§ **Problem statement**: Restate the data word for word and leave the images out.

§ **Scene-based spatial questions**:
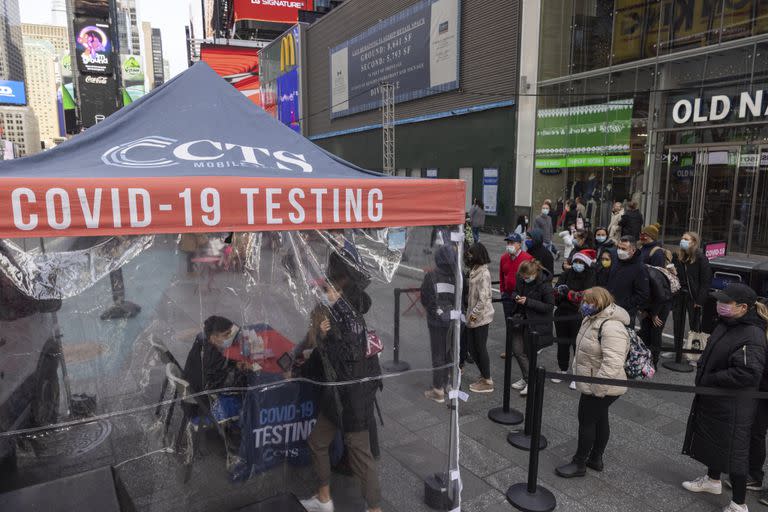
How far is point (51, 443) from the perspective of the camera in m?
4.12

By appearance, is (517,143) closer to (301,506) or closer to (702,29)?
(702,29)

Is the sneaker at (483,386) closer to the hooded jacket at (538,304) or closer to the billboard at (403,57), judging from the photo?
the hooded jacket at (538,304)

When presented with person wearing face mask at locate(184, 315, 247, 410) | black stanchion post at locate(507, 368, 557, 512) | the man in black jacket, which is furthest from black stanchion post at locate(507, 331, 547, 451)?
the man in black jacket

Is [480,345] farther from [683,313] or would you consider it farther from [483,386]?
[683,313]

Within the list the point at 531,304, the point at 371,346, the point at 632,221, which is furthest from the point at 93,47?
the point at 371,346

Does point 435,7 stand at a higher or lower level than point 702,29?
higher

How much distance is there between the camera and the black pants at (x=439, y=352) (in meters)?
3.91

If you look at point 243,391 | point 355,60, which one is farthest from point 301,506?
point 355,60

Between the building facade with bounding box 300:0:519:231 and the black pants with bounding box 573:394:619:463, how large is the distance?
15955mm

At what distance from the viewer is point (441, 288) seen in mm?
3881

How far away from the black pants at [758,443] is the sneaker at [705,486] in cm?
29

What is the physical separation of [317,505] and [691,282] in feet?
18.1

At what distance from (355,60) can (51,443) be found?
2872 centimetres

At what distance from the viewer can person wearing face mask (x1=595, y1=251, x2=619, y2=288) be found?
21.1 ft
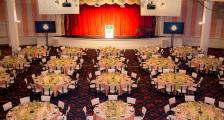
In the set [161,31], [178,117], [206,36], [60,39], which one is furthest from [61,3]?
[178,117]

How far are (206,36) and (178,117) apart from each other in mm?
10851

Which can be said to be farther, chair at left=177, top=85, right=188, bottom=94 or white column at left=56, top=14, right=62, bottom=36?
white column at left=56, top=14, right=62, bottom=36

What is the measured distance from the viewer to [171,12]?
19.7 meters

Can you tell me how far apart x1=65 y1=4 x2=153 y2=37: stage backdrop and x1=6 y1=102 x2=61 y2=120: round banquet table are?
562 inches

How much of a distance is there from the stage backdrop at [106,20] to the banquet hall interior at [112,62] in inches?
3.2

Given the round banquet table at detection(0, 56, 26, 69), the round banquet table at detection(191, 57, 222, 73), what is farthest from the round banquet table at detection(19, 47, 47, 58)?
the round banquet table at detection(191, 57, 222, 73)

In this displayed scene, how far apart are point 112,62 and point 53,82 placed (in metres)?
4.16

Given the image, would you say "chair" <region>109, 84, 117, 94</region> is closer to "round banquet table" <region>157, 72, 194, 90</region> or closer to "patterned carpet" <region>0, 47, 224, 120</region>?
"patterned carpet" <region>0, 47, 224, 120</region>

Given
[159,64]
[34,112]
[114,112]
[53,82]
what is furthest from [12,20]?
[114,112]

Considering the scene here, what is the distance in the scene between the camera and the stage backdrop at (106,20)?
2353 cm

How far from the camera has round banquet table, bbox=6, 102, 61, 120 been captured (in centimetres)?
873

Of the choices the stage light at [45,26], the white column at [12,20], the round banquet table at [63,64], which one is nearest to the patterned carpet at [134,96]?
the round banquet table at [63,64]

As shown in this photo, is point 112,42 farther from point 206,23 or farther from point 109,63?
point 206,23

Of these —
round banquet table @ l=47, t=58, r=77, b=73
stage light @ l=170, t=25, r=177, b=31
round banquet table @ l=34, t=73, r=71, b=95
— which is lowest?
round banquet table @ l=34, t=73, r=71, b=95
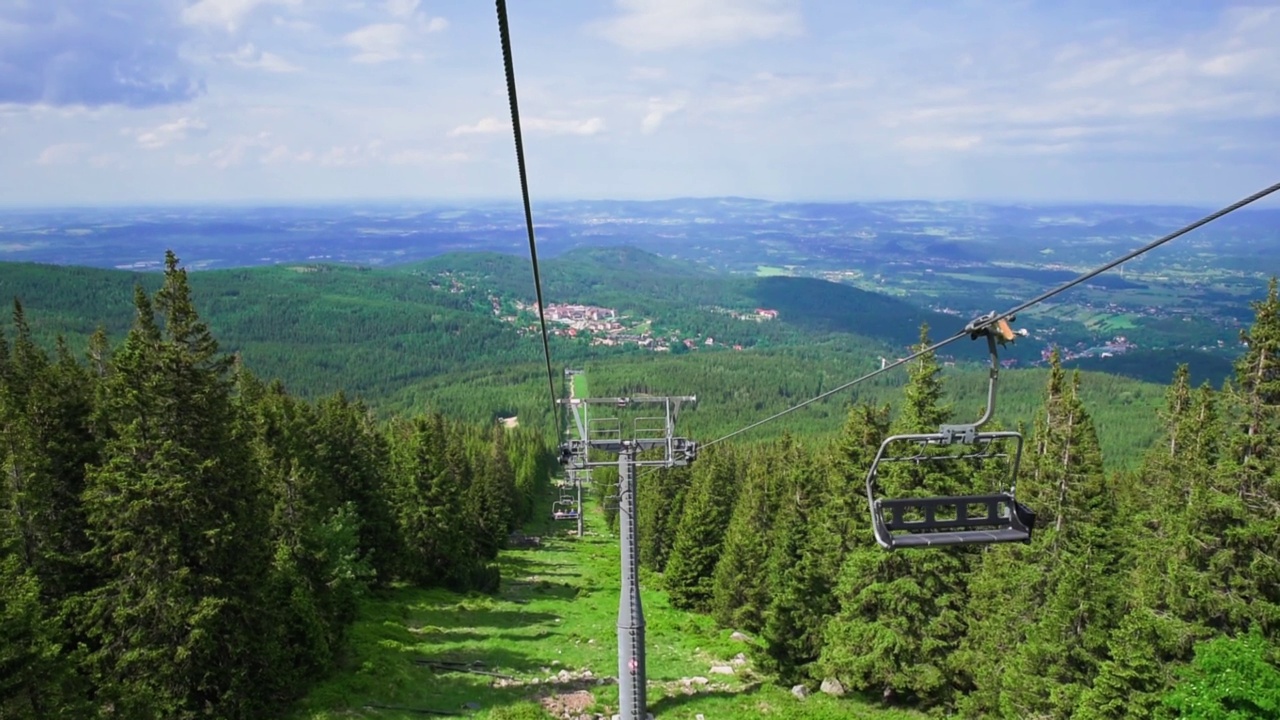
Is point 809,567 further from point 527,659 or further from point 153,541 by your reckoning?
point 153,541

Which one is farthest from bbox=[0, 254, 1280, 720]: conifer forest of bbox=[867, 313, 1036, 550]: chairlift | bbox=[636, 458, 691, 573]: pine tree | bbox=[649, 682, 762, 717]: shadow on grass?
bbox=[636, 458, 691, 573]: pine tree

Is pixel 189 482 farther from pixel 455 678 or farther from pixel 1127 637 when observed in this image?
pixel 1127 637

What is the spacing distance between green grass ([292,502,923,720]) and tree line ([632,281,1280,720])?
6.40ft

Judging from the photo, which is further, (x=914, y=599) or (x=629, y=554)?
(x=914, y=599)

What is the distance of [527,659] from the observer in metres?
30.1

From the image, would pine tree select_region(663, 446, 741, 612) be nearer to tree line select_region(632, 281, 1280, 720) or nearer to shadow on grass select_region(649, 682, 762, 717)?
tree line select_region(632, 281, 1280, 720)

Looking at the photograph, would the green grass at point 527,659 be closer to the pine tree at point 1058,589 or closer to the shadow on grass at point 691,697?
the shadow on grass at point 691,697

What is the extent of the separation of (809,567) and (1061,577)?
963 centimetres

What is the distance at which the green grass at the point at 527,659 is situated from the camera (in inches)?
942

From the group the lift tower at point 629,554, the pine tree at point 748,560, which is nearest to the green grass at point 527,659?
the pine tree at point 748,560

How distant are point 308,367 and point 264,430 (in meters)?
171

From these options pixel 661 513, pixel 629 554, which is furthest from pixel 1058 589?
pixel 661 513

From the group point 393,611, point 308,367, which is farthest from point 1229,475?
point 308,367

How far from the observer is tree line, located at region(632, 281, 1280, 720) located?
16.8 m
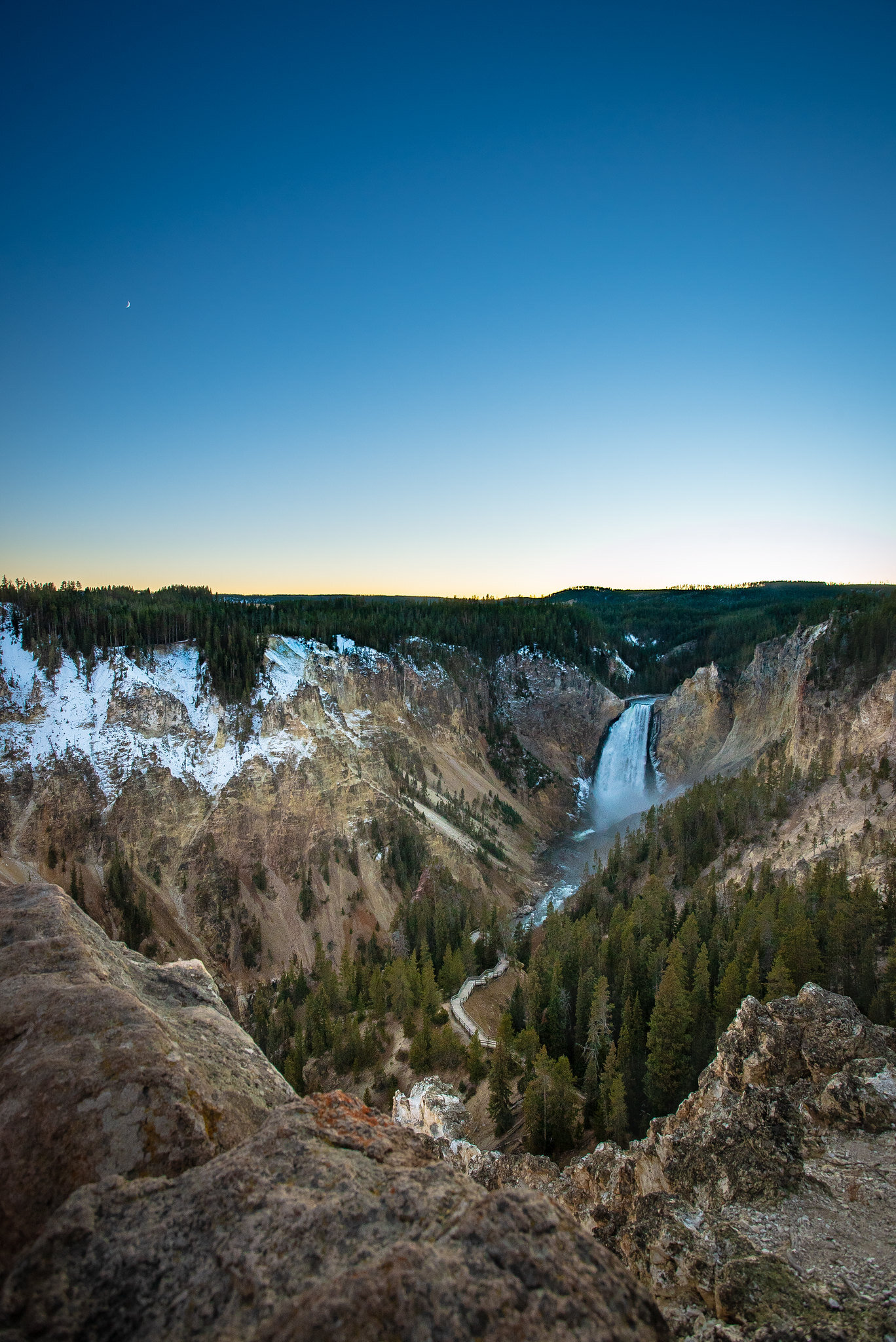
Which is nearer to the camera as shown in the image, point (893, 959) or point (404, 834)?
point (893, 959)

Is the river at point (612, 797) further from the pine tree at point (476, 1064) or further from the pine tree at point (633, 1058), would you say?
the pine tree at point (633, 1058)

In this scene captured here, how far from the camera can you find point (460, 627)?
98312 millimetres

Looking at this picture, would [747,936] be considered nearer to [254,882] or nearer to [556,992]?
[556,992]

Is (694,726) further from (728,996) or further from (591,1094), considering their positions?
(591,1094)

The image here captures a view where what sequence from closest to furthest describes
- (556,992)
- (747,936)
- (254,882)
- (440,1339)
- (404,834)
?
(440,1339) < (747,936) < (556,992) < (254,882) < (404,834)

§ **Expected answer**:
How far is point (51, 443) from the perspective of the camera in m?
4.12

By appearance, is (517,143) closer to (301,506) or closer to (702,29)?
(702,29)

Is the sneaker at (483,386) closer to the hooded jacket at (538,304) or closer to the billboard at (403,57), judging from the photo?
the hooded jacket at (538,304)

When presented with person wearing face mask at locate(184, 315, 247, 410) | black stanchion post at locate(507, 368, 557, 512) | the man in black jacket, which is furthest from black stanchion post at locate(507, 331, 547, 451)?
the man in black jacket

Is [480,345] farther from [683,313] or would you consider it farther from [483,386]?
[683,313]

Within the list the point at 531,304, the point at 371,346, the point at 632,221, which is furthest from the point at 93,47?
the point at 371,346

Does point 435,7 stand at a higher or lower level than point 702,29?
higher

How much distance is there between the camera and the black pants at (x=439, y=352) (in meters)?
3.91

If you look at point 243,391 | point 355,60, which one is farthest from point 301,506?
point 355,60

Between the building facade with bounding box 300:0:519:231 and the black pants with bounding box 573:394:619:463, how large is the distance?
15955mm

At what distance from the viewer is point (441, 288) seen in mm?
3881

How far away from the black pants at [758,443] is the sneaker at [705,486] in cm?
29

What is the physical separation of [317,505] and [691,282] in feet?
18.1

At what distance from (355,60) can (51,443) be found?
2872 centimetres

At what distance from the viewer can person wearing face mask (x1=595, y1=251, x2=619, y2=288) be found?
21.1 ft
In the set [161,31], [178,117], [206,36], [60,39], which one is furthest from [61,3]?
[178,117]

How far are (206,36) and (178,117) apart from each other in mm?
10851

Which can be said to be farther, chair at left=177, top=85, right=188, bottom=94 or white column at left=56, top=14, right=62, bottom=36?
white column at left=56, top=14, right=62, bottom=36

What is the measured distance from the viewer to [171,12]?
19.7 meters

Can you tell me how far apart x1=65 y1=4 x2=153 y2=37: stage backdrop and x1=6 y1=102 x2=61 y2=120: round banquet table are?
562 inches

How much of a distance is there from the stage backdrop at [106,20] to the banquet hall interior at [112,62] in inches?
3.2

Given the round banquet table at detection(0, 56, 26, 69), the round banquet table at detection(191, 57, 222, 73), what is farthest from the round banquet table at detection(19, 47, 47, 58)?
the round banquet table at detection(191, 57, 222, 73)

In this displayed scene, how far apart are point 112,62 and point 53,82 placed (in metres)?
4.16

Given the image, would you say "chair" <region>109, 84, 117, 94</region> is closer to "round banquet table" <region>157, 72, 194, 90</region> or closer to "patterned carpet" <region>0, 47, 224, 120</region>?
"patterned carpet" <region>0, 47, 224, 120</region>

Given
[159,64]
[34,112]
[114,112]
[53,82]
what is furthest from [12,20]?
[114,112]

Considering the scene here, what is the distance in the scene between the camera and the stage backdrop at (106,20)?
2353 cm

How far from the camera has round banquet table, bbox=6, 102, 61, 120 been captured (in centimetres)?
873

Of the choices the stage light at [45,26], the white column at [12,20], the round banquet table at [63,64], which one is nearest to the patterned carpet at [134,96]?
the round banquet table at [63,64]

As shown in this photo, is point 112,42 farther from point 206,23 or farther from point 109,63?
point 206,23

Of these —
round banquet table @ l=47, t=58, r=77, b=73
stage light @ l=170, t=25, r=177, b=31
round banquet table @ l=34, t=73, r=71, b=95
— which is lowest?
round banquet table @ l=34, t=73, r=71, b=95
Is point 809,567 further from point 527,659 or further from point 153,541 by your reckoning?
point 153,541

Which one is farthest from bbox=[0, 254, 1280, 720]: conifer forest of bbox=[867, 313, 1036, 550]: chairlift | bbox=[636, 458, 691, 573]: pine tree | bbox=[649, 682, 762, 717]: shadow on grass?
bbox=[636, 458, 691, 573]: pine tree

Is pixel 189 482 farther from pixel 455 678 or farther from pixel 1127 637 when observed in this image?
pixel 1127 637

What is the spacing distance between green grass ([292,502,923,720]) and tree line ([632,281,1280,720])?
6.40ft

Judging from the photo, which is further, (x=914, y=599) or (x=629, y=554)?
(x=914, y=599)

What is the distance of [527,659] from the observer in metres?
30.1

From the image, would pine tree select_region(663, 446, 741, 612) be nearer to tree line select_region(632, 281, 1280, 720) or nearer to shadow on grass select_region(649, 682, 762, 717)?
tree line select_region(632, 281, 1280, 720)

Looking at the photograph, would the green grass at point 527,659 be closer to the pine tree at point 1058,589 or closer to the shadow on grass at point 691,697?
the shadow on grass at point 691,697

What is the extent of the separation of (809,567) and (1061,577)?
963 centimetres

What is the distance at which the green grass at the point at 527,659 is situated from the camera (in inches)?
942

From the group the lift tower at point 629,554, the pine tree at point 748,560, which is nearest to the green grass at point 527,659?
the pine tree at point 748,560

How distant are point 308,367 and point 264,430 (in meters)?
171

From these options pixel 661 513, pixel 629 554, which is furthest from pixel 1058 589?
pixel 661 513

From the group point 393,611, point 308,367, which is farthest from point 1229,475?
point 308,367

How far from the observer is tree line, located at region(632, 281, 1280, 720) located?
16.8 m
Which is nearer to the camera as shown in the image, point (893, 959) or point (404, 834)?
point (893, 959)

Is the river at point (612, 797) further from the pine tree at point (476, 1064) or further from the pine tree at point (633, 1058), would you say?
the pine tree at point (633, 1058)

In this scene captured here, how far from the camera can you find point (460, 627)?
98312 millimetres

Looking at this picture, would [747,936] be considered nearer to [254,882] or nearer to [556,992]?
[556,992]

Is (694,726) further from (728,996) or further from (591,1094), considering their positions?
(591,1094)

The image here captures a view where what sequence from closest to furthest describes
- (556,992)
- (747,936)
- (254,882)
- (440,1339)
- (404,834)
?
(440,1339) < (747,936) < (556,992) < (254,882) < (404,834)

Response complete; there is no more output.